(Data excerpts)
#####

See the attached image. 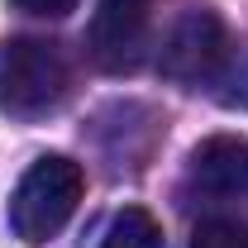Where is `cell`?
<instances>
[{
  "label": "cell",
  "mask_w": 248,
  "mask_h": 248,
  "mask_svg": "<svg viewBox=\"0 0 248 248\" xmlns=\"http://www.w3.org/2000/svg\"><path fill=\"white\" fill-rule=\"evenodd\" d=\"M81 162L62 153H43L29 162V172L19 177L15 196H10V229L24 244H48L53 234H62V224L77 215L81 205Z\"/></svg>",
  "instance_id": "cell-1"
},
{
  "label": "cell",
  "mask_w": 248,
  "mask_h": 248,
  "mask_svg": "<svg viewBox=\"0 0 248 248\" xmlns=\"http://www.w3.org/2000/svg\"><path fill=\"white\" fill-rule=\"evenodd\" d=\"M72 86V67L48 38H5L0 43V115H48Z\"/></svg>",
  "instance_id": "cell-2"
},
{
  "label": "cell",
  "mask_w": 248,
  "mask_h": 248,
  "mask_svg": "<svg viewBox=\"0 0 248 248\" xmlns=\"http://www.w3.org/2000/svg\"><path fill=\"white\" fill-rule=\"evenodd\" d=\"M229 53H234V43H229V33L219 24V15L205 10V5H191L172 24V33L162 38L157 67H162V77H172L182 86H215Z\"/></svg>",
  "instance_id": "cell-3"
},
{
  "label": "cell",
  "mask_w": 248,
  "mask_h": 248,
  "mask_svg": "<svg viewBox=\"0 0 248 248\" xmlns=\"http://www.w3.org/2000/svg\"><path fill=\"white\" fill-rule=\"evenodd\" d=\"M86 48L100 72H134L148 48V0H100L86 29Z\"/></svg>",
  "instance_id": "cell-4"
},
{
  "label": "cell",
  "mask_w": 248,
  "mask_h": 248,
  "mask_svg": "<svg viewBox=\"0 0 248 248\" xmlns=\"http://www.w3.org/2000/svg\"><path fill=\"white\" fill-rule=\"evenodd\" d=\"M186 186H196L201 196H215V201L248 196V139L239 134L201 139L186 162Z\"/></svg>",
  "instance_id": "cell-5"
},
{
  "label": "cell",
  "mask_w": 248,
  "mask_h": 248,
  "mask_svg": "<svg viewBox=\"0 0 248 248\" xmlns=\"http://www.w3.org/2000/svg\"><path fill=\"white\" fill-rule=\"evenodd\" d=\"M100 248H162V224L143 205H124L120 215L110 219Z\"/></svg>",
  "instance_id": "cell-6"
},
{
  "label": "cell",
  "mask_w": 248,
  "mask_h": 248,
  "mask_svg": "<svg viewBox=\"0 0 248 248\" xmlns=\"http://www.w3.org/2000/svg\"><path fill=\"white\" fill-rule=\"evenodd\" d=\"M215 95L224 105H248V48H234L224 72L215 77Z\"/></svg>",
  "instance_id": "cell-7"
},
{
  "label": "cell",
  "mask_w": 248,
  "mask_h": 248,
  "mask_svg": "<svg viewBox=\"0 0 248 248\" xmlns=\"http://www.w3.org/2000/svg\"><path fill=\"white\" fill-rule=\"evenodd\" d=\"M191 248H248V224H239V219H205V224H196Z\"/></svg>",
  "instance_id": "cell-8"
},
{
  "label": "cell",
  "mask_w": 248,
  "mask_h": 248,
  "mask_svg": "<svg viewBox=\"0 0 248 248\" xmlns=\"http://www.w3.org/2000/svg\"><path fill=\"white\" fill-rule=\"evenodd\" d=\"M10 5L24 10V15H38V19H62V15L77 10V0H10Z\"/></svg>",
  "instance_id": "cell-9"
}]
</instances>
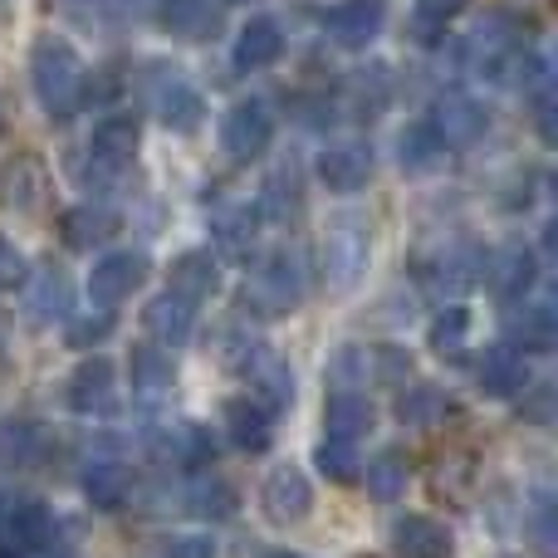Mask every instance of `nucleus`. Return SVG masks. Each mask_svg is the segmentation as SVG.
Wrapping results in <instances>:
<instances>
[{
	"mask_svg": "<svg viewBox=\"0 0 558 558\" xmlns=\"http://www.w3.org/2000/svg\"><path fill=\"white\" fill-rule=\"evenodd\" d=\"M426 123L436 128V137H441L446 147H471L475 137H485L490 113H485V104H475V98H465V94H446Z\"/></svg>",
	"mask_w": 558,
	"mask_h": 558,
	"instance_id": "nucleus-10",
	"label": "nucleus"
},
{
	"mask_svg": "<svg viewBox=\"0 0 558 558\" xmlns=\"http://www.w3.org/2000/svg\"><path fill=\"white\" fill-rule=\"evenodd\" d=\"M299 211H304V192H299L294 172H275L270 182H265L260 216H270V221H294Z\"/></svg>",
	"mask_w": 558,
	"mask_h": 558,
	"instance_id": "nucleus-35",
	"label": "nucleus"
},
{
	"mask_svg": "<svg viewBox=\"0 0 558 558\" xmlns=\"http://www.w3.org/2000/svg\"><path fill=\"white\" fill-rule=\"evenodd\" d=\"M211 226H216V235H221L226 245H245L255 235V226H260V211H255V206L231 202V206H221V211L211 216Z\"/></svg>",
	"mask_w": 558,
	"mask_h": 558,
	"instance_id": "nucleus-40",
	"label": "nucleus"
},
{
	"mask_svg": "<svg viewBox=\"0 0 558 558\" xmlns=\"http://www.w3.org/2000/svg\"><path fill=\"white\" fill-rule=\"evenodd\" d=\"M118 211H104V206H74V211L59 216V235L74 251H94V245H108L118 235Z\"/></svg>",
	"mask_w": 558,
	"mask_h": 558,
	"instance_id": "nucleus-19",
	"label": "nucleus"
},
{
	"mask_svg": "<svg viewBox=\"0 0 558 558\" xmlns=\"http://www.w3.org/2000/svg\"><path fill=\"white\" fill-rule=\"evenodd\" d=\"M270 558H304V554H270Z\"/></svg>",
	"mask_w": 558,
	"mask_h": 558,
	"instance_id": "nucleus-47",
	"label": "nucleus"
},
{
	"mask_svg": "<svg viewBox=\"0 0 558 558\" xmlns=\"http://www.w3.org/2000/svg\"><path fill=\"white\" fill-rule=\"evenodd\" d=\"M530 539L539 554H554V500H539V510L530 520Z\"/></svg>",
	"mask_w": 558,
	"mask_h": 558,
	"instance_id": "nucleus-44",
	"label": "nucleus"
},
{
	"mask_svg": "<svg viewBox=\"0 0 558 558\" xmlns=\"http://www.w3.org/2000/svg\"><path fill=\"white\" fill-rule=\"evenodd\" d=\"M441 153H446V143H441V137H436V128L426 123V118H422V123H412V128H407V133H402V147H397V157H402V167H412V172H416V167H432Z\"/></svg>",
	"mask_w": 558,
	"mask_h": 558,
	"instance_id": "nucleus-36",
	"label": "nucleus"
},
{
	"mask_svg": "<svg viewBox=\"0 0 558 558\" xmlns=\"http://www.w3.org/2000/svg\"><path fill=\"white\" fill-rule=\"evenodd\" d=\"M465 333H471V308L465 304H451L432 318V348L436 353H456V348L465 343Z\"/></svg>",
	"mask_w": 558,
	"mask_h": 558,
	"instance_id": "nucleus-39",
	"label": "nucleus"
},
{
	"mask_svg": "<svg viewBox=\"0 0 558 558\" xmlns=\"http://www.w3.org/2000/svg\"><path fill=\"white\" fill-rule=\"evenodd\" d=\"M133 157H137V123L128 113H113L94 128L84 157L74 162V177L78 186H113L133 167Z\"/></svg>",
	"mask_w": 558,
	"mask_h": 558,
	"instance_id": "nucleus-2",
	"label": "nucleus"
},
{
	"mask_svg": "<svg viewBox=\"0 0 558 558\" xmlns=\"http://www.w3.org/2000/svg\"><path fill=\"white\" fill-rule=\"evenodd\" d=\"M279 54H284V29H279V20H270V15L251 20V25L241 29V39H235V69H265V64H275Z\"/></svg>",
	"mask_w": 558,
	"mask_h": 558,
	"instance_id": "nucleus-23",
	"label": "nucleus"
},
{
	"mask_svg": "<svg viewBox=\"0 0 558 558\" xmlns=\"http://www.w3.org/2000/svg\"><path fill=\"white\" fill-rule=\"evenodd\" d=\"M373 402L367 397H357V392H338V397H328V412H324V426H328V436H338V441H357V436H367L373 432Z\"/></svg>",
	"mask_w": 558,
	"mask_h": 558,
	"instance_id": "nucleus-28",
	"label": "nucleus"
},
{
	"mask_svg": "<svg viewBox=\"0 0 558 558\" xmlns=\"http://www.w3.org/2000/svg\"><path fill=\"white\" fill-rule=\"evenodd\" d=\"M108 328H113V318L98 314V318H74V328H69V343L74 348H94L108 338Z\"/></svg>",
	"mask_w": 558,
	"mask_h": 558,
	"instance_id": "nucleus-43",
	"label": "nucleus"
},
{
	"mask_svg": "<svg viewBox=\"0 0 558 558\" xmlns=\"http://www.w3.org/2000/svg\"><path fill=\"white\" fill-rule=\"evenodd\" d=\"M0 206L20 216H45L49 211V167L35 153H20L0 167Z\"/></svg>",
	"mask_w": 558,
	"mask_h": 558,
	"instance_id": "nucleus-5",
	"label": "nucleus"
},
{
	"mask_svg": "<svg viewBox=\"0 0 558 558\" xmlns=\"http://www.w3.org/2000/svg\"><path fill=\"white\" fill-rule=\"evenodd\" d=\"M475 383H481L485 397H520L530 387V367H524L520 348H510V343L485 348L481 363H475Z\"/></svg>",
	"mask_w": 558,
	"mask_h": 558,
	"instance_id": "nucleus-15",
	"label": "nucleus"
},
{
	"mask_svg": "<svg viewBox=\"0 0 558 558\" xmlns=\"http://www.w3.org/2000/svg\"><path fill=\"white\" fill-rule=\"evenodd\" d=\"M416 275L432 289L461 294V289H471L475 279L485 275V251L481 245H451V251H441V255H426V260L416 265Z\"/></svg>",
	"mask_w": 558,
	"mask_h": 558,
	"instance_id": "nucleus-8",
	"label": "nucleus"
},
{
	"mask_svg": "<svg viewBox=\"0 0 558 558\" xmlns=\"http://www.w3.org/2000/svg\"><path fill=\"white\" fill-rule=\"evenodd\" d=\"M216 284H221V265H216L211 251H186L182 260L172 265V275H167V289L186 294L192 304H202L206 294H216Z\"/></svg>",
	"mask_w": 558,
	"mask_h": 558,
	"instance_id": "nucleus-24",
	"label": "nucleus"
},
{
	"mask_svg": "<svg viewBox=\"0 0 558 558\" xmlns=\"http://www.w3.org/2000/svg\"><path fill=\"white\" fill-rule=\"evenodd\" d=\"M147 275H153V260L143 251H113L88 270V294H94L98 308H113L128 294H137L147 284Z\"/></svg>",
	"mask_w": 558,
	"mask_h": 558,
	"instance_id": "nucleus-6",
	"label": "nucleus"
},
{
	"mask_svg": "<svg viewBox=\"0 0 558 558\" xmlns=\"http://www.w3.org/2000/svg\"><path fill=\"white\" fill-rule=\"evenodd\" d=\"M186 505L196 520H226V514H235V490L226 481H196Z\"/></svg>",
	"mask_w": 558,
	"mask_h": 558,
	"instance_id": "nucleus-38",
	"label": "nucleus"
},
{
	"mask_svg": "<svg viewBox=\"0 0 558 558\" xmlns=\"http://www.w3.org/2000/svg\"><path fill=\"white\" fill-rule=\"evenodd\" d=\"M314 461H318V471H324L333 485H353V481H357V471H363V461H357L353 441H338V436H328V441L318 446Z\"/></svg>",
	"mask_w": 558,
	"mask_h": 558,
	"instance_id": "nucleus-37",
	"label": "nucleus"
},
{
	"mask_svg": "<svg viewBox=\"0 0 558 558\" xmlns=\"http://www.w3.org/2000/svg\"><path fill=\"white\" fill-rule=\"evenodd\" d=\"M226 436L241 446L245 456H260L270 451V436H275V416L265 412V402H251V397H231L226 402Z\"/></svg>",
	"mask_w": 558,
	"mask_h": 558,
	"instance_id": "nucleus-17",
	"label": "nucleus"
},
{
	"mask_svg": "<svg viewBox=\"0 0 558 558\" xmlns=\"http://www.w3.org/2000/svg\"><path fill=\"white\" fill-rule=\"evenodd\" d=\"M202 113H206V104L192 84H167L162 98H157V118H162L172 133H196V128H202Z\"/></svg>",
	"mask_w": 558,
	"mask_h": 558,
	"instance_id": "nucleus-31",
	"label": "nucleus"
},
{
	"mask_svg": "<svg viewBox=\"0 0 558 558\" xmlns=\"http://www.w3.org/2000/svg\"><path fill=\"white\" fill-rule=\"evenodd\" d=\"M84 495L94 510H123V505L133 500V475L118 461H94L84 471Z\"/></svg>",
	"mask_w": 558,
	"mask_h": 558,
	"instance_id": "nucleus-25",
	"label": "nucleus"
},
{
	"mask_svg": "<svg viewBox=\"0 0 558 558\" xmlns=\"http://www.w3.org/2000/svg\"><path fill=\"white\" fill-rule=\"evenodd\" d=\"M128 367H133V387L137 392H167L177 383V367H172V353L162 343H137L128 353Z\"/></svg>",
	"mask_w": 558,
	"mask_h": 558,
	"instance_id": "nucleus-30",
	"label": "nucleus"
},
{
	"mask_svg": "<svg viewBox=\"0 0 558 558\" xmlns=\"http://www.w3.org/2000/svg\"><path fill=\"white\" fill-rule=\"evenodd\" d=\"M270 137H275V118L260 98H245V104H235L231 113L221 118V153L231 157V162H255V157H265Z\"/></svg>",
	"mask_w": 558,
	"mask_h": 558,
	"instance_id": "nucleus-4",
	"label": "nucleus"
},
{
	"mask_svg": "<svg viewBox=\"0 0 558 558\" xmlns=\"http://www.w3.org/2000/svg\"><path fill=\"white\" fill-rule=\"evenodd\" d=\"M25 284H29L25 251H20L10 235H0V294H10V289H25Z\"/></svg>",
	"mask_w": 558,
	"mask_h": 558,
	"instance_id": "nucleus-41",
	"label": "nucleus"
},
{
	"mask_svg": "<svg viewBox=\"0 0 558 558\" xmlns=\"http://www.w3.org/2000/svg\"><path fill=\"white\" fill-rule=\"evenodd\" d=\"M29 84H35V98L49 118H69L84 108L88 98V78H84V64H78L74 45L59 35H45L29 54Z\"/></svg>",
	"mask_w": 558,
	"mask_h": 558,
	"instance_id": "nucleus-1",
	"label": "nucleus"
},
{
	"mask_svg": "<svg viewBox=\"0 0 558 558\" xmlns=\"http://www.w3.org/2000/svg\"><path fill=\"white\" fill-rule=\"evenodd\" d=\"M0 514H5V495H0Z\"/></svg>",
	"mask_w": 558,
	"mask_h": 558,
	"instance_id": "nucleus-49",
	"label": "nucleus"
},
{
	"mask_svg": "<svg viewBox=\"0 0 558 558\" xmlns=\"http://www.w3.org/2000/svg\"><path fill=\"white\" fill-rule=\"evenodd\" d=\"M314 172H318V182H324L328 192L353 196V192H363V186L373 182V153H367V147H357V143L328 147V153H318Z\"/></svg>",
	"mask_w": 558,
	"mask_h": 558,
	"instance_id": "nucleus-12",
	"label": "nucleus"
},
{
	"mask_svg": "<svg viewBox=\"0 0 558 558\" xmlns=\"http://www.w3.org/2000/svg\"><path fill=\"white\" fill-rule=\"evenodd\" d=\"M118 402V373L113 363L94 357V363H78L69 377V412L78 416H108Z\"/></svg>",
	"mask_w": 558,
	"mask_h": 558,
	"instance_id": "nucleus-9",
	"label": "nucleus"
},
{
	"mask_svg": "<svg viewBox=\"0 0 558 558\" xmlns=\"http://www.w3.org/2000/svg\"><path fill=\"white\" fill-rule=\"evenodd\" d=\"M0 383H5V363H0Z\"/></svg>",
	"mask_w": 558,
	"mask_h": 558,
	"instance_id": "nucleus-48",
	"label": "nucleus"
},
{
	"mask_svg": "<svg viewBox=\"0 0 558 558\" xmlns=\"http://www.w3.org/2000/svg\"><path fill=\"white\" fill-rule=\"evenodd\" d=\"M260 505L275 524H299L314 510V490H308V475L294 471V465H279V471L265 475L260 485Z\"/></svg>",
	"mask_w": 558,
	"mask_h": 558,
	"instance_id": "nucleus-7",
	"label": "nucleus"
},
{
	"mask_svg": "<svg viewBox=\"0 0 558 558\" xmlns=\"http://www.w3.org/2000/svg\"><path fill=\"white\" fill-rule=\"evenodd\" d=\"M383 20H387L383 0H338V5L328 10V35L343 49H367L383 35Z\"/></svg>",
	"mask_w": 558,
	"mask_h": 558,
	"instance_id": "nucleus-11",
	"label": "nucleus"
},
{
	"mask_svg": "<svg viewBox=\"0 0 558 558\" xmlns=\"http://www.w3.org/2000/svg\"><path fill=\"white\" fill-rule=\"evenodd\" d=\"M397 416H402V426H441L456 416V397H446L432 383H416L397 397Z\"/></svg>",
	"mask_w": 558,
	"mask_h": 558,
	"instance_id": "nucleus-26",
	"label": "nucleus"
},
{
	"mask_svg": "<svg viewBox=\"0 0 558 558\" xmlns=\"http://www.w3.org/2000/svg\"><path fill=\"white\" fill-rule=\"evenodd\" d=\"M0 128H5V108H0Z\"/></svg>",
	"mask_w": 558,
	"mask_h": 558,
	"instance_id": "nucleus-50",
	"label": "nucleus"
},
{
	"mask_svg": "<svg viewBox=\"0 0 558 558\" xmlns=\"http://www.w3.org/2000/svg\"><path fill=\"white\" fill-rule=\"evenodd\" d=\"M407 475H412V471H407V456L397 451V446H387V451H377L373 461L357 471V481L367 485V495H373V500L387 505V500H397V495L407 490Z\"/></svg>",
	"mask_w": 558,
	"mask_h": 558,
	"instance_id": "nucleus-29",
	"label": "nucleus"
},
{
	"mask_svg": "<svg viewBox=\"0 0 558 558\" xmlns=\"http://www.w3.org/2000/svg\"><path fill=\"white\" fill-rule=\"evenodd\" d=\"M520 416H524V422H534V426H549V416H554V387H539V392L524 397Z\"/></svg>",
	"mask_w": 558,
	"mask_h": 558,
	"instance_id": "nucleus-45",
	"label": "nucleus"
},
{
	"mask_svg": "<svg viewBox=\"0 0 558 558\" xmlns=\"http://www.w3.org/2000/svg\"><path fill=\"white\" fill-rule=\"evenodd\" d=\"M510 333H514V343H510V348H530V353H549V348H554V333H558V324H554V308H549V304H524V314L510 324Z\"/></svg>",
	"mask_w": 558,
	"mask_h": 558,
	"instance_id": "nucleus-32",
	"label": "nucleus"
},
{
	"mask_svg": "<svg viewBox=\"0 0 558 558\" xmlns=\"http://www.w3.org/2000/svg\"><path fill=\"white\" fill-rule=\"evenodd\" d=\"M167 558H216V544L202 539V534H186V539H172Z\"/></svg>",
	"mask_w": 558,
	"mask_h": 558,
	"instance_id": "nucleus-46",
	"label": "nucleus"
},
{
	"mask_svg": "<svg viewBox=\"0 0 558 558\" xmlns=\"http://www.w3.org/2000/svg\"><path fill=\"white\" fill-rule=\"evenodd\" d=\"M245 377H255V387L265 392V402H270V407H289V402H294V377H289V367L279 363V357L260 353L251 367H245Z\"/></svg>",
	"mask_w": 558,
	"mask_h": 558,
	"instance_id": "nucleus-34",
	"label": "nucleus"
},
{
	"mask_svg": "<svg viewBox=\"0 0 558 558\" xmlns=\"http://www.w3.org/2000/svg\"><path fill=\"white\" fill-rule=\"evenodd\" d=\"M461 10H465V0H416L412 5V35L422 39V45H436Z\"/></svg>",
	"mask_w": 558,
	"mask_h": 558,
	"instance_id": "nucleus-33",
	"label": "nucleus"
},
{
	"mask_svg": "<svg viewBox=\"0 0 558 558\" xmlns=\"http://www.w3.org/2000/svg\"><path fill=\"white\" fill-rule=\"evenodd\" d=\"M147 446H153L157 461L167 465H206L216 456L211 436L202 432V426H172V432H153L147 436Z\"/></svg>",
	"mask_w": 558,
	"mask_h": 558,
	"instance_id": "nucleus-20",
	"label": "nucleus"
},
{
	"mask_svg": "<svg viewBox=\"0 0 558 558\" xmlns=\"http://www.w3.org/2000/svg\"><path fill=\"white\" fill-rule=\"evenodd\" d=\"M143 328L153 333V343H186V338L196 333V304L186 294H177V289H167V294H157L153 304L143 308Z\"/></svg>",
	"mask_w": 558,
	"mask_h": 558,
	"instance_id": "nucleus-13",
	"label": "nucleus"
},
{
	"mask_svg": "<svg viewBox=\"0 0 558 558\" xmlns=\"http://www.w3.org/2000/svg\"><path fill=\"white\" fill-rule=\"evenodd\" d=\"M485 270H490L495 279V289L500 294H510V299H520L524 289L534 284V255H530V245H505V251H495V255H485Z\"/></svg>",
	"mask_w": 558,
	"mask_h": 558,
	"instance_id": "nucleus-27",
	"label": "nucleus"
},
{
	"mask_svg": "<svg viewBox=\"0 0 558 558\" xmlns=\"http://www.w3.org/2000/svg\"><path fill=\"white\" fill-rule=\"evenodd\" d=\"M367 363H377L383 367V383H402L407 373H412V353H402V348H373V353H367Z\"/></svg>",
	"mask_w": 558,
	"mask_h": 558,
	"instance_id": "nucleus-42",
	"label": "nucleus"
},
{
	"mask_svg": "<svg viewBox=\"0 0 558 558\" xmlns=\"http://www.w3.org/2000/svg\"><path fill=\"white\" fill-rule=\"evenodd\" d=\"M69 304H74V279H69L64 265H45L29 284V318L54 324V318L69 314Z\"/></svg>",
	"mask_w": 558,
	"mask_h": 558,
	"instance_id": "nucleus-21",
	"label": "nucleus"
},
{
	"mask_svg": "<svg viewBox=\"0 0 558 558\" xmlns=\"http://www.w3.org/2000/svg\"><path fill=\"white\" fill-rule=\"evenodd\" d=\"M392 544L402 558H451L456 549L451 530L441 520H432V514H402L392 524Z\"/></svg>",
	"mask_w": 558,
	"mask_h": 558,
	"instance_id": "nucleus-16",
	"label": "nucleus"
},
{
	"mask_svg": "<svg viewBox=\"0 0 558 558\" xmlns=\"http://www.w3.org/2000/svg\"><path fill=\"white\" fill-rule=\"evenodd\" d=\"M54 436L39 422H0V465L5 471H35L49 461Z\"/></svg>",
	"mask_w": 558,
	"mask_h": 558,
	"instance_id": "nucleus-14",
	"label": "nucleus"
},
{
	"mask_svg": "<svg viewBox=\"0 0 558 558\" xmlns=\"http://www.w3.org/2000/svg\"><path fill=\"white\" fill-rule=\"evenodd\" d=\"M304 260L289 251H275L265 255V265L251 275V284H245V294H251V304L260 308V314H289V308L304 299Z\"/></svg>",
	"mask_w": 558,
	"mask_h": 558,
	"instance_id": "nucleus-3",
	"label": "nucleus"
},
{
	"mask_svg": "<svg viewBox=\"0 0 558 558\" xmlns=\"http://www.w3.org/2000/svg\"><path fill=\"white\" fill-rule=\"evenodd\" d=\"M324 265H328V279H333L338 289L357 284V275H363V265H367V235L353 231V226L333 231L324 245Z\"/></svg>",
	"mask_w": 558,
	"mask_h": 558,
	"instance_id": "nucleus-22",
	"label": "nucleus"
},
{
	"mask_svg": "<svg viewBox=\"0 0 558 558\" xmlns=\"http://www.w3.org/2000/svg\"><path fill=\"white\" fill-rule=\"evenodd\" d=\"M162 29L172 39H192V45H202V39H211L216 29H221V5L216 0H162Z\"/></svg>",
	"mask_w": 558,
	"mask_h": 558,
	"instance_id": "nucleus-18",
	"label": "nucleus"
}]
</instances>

#####

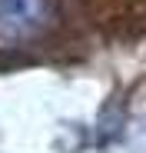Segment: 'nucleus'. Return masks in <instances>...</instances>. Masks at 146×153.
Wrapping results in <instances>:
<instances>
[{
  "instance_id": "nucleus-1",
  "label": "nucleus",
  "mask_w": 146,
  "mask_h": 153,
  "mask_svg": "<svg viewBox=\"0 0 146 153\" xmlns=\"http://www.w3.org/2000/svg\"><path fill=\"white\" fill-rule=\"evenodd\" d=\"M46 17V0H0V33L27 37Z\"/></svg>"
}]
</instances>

#####

### Exercise requirements
Write out the lines of the records, starting at the line that contains "Mask every instance" and stopping after the line that contains "123L436 128V137H441L446 147H471L475", reproducing each character. Omit the pictures.

### The response
Mask every instance of `nucleus`. Return SVG masks. Each mask_svg is the segmentation as SVG.
Wrapping results in <instances>:
<instances>
[{
	"mask_svg": "<svg viewBox=\"0 0 558 558\" xmlns=\"http://www.w3.org/2000/svg\"><path fill=\"white\" fill-rule=\"evenodd\" d=\"M426 123L436 128V137H441L446 147H471L475 137H485L490 113H485V104H475V98H465V94H446Z\"/></svg>",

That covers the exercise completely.